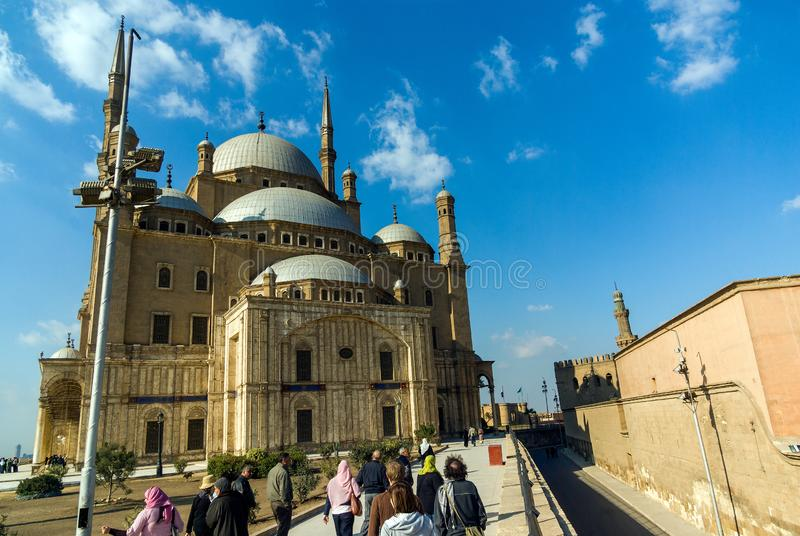Image de la façade de la mosquée d'albâtre, également connue sous le nom de Muhammad Ali dans la ville du Caire avec la marche de photographie stock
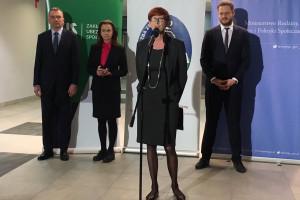 Minister Rafalska zachęca samorządy: dołączcie do programu opieki wychnieniowej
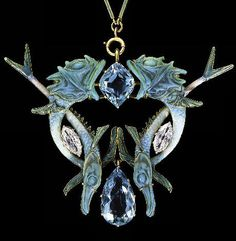 Lalique 1900 Fish Pendant: glass/ gold/aquamarine/diamond/enamel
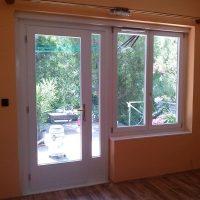 Fa teraszajtó ablakkal
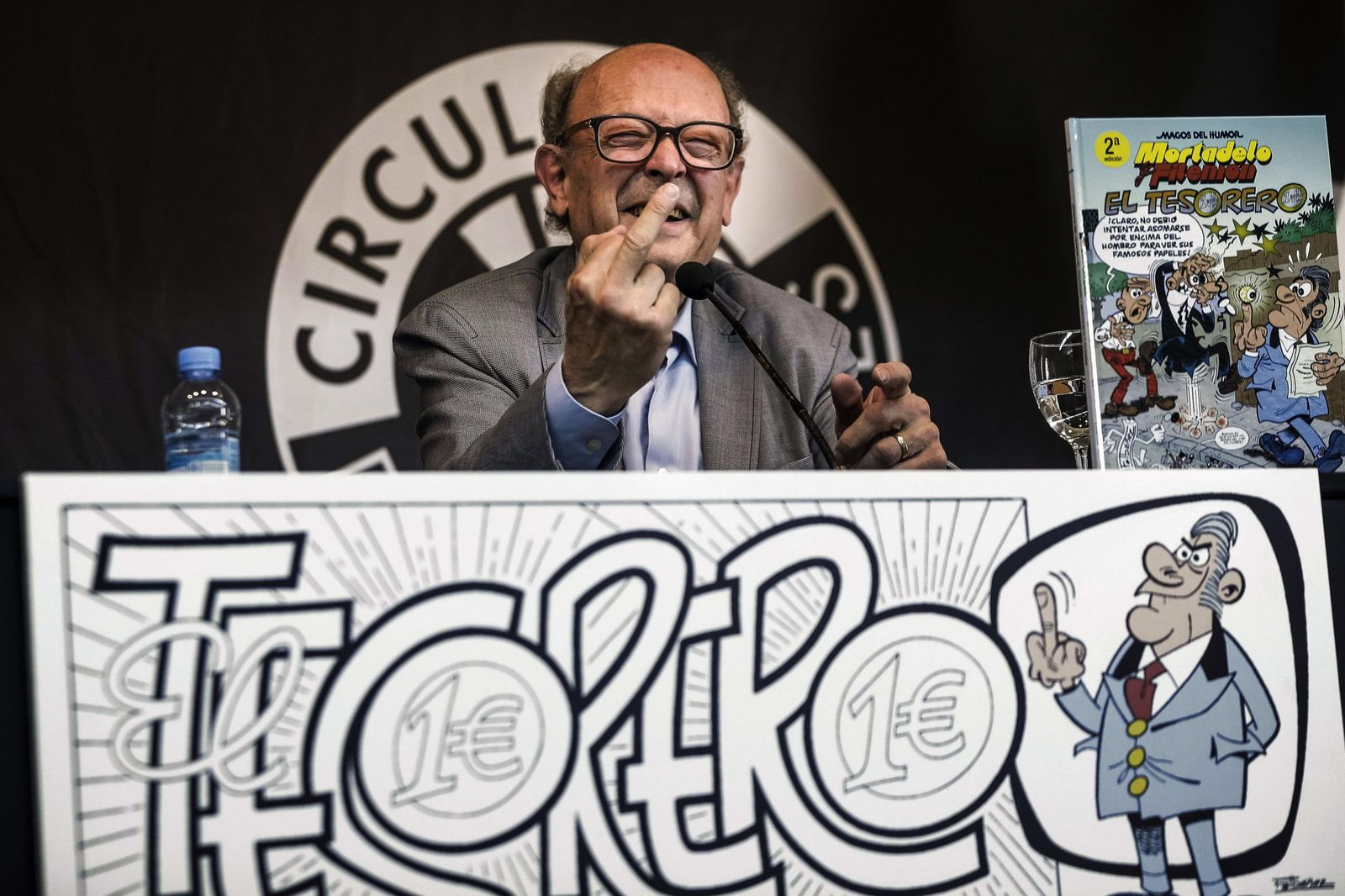 Foto: Francisco Ibáñez en la presentación de su nuevo cómic (EFE)
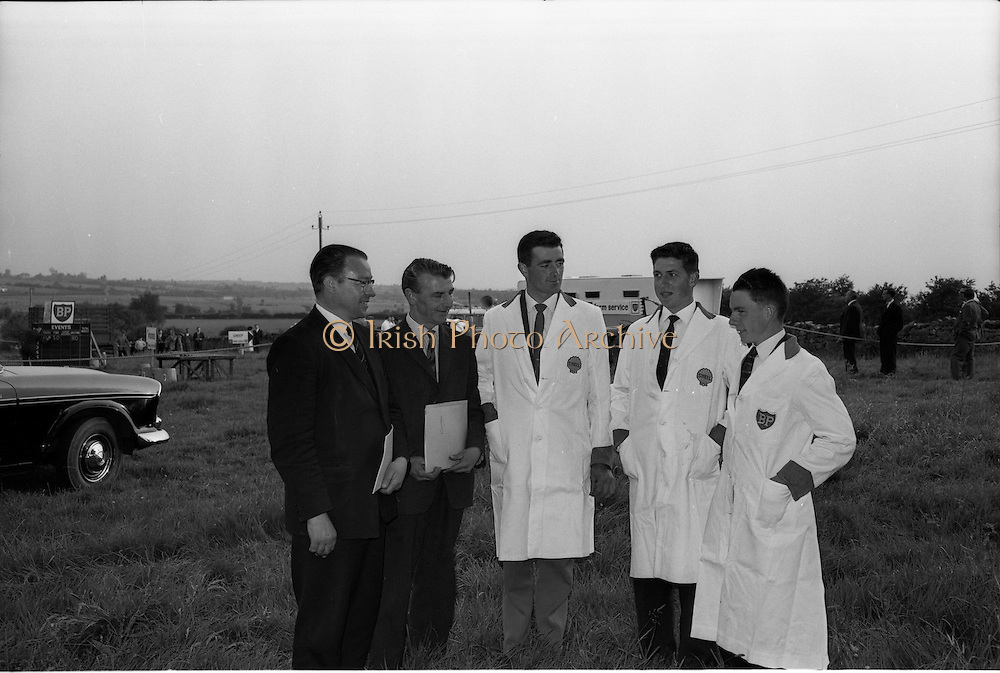 2/07/1963<br /> 07/02/1963<br /> 02 July 1963<br /> Macra na Feirme/Irish Shell and BP Ltd. Farm Tasks Competitions Connacht Finals at Strokestown, Co. Roscommon. The competition was won by a team from Strokestown Branch representing Roscommon. Photo shows members of the Sligo team (l-r) Mr J. Brett, Connacht Petroleum Co.; Mr W.J. O'Malley, Irish Shell and BP (Sligo) and team members Gordon Kilgallan; Tommy Scott and Marcus McCann.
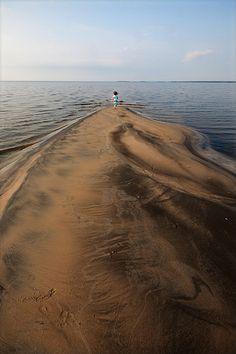 A part of the Lac Saint-Jean near the village of Metabetchouan. - Nautical Station of Lac Saint-Jean Lac Saint Jean, Culture Travel, Plein Air, Quebec, Nautical, Places To Go, Tourism, Hui, Beach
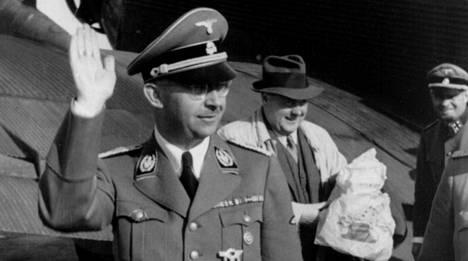 Heinrich Himmler oli muun muassa SS-joukkojen ja Gestapon komentaja.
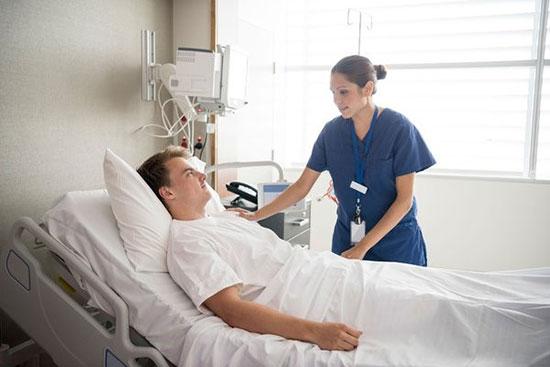 Điều chỉnh tư thế nằm phù hợp cho bệnh nhân sau phẫu thuật phù hợp tránh ảnh hưởng đến hô hấp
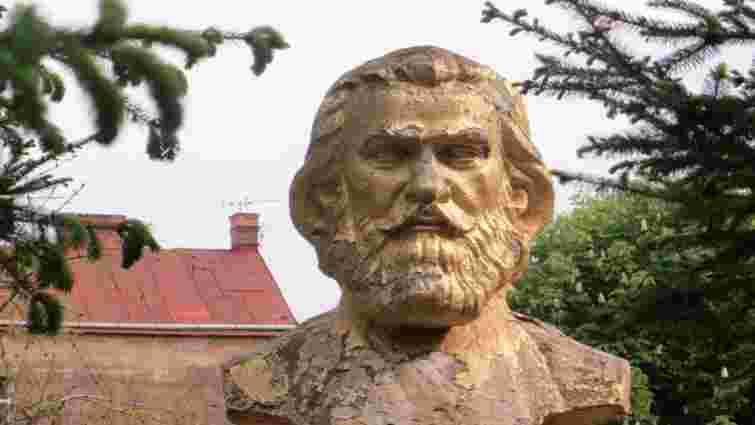 Незаконно демонтований пам'ятник Воробкевичу у Чернівцях встановлять повторно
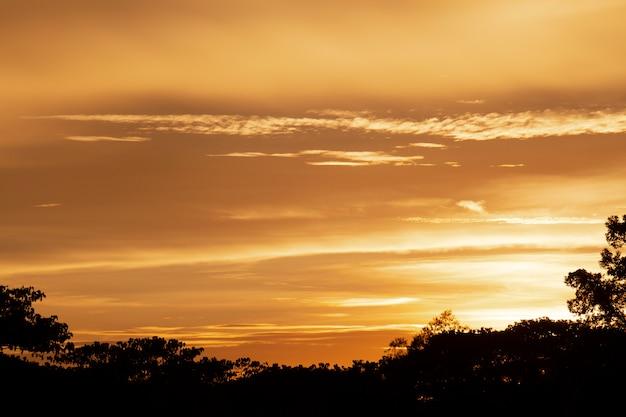 Por do sol maravilhoso ou fundo do nascer do sol.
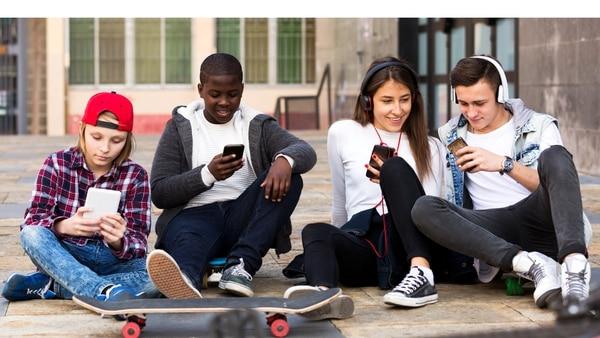 El 95% de los adolescentes posee o accede a un smartphone y el 45% dice que está online casi todo el tiempo. (iStock)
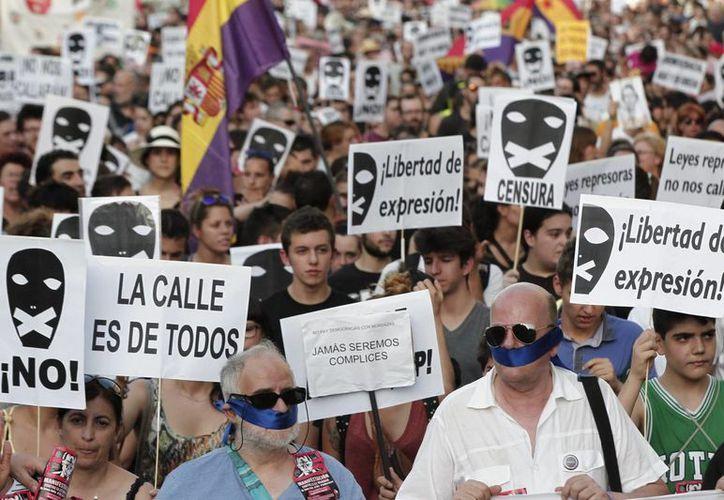 El martes y miércoles miles de personas se manifestaron silenciosamente en Madrid para protestar contra la 'ley mordaza'. (Notimex)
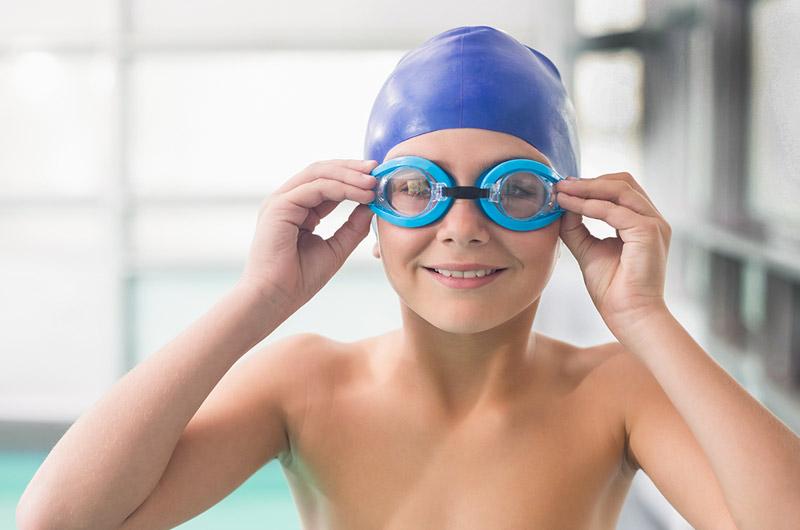 Những lưu ý cần khi đi bơi ngày hè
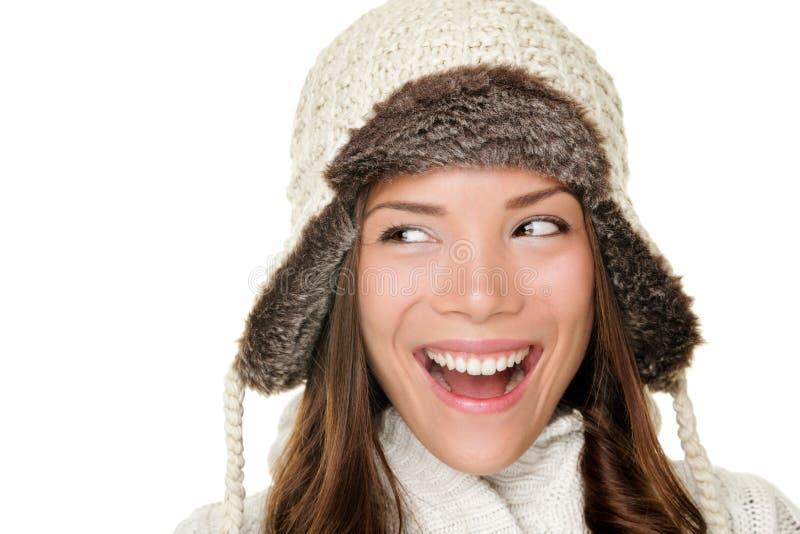 Mujer del invierno que mira feliz oblicuo imagen de archivo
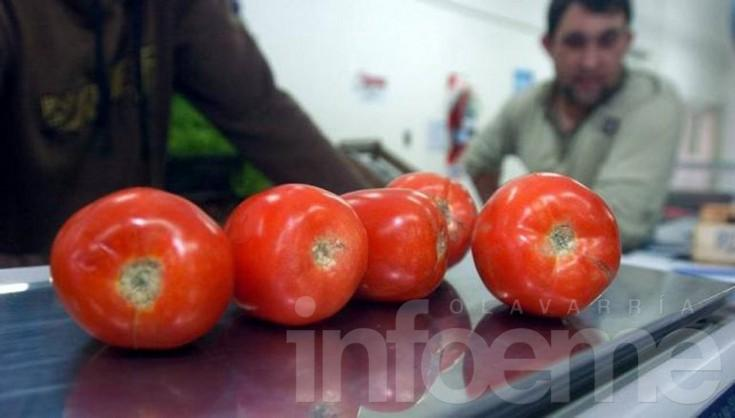Advierten que el kilo de tomate y el morrón se pueden ir a 200 pesos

========

=== ASSIGNMENT ===
No pictures, please. Output the listing above exactly as it stands.

=== YOUR RESPONSE ===
Image de la façade de la mosquée d'albâtre, également connue sous le nom de Muhammad Ali dans la ville du Caire avec la marche de photographie stock
 Minister Rafalska zachęca samorządy: dołączcie do programu opieki wychnieniowej
 Lalique 1900 Fish Pendant: glass/ gold/aquamarine/diamond/enamel
 Fa teraszajtó ablakkal
 Foto: Francisco Ibáñez en la presentación de su nuevo cómic (EFE)
 2/07/1963<br /> 07/02/1963<br /> 02 July 1963<br /> Macra na Feirme/Irish Shell and BP Ltd. Farm Tasks Competitions Connacht Finals at Strokestown, Co. Roscommon. The competition was won by a team from Strokestown Branch representing Roscommon. Photo shows members of the Sligo team (l-r) Mr J. Brett, Connacht Petroleum Co.; Mr W.J. O'Malley, Irish Shell and BP (Sligo) and team members Gordon Kilgallan; Tommy Scott and Marcus McCann.
 A part of the Lac Saint-Jean near the village of Metabetchouan. - Nautical Station of Lac Saint-Jean Lac Saint Jean, Culture Travel, Plein Air, Quebec, Nautical, Places To Go, Tourism, Hui, Beach
 Heinrich Himmler oli muun muassa SS-joukkojen ja Gestapon komentaja.
 Điều chỉnh tư thế nằm phù hợp cho bệnh nhân sau phẫu thuật phù hợp tránh ảnh hưởng đến hô hấp
 Незаконно демонтований пам'ятник Воробкевичу у Чернівцях встановлять повторно
 Por do sol maravilhoso ou fundo do nascer do sol.
 El 95% de los adolescentes posee o accede a un smartphone y el 45% dice que está online casi todo el tiempo. (iStock)
 El martes y miércoles miles de personas se manifestaron silenciosamente en Madrid para protestar contra la 'ley mordaza'. (Notimex)
 Những lưu ý cần khi đi bơi ngày hè
 Mujer del invierno que mira feliz oblicuo imagen de archivo
Advierten que el kilo de tomate y el morrón se pueden ir a 200 pesos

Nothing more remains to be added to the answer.